According to the scheme, the transmission system is a double-shaft piston mechanism and comprises a crank eccentric shaft, a needle bearing, a needle roller slide block, a frame structure and two single-rod piston support rods, wherein the output end of the crank eccentric shaft is connected with a motor rotor of a rotary swing motor, the crank eccentric shaft is matched with the needle bearing, the needle bearing is connected with the needle roller slide block, the needle roller slide block is slidably arranged on a needle roller bearing retainer, and the needle roller bearing retainer is arranged on the frame structure; the frame structure is slidably mounted on the inner wall of the cylinder body fixing connecting piece, the two piston push plates are respectively connected with two ends of the two piston connecting plates, and the two piston connecting plates and the two piston push plates are enclosed to form a sliding frame structure; two single-rod piston support rods are symmetrically arranged at two ends of the frame structure, one end of each single-rod piston support rod is connected with the frame structure, and the other end of each single-rod piston support rod extends into the cylinder body and is connected with the piston head.

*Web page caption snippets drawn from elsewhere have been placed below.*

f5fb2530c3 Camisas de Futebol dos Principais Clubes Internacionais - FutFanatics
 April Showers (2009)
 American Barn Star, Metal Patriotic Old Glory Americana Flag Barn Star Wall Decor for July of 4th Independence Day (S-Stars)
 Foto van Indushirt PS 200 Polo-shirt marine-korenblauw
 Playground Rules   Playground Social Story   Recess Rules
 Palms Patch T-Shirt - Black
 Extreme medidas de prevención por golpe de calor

According to the scheme, the frame structure comprises two piston connecting plates and two piston push plates, the two piston connecting plates are respectively connected to the inner wall of the cylinder body fixing connecting piece in a sliding mode, the two piston push plates are respectively connected with two ends of the two piston connecting plates, and the two piston connecting plates and the two piston push plates are enclosed to form a sliding type frame structure; and a needle bearing retainer is arranged on the inner side wall of the frame structure.

According to the scheme, the closed end of the cylinder body is a single-rod air inlet valve seat, a plurality of air holes which can be communicated with the outside are formed in the single-rod air inlet valve seat at intervals, and the air holes are matched with a single-rod valve sheet arranged inside the single-rod air inlet valve seat; when the pressure of the inner cavity is reduced, the single-rod valve plate is opened, and air enters the inner cavity from the air hole.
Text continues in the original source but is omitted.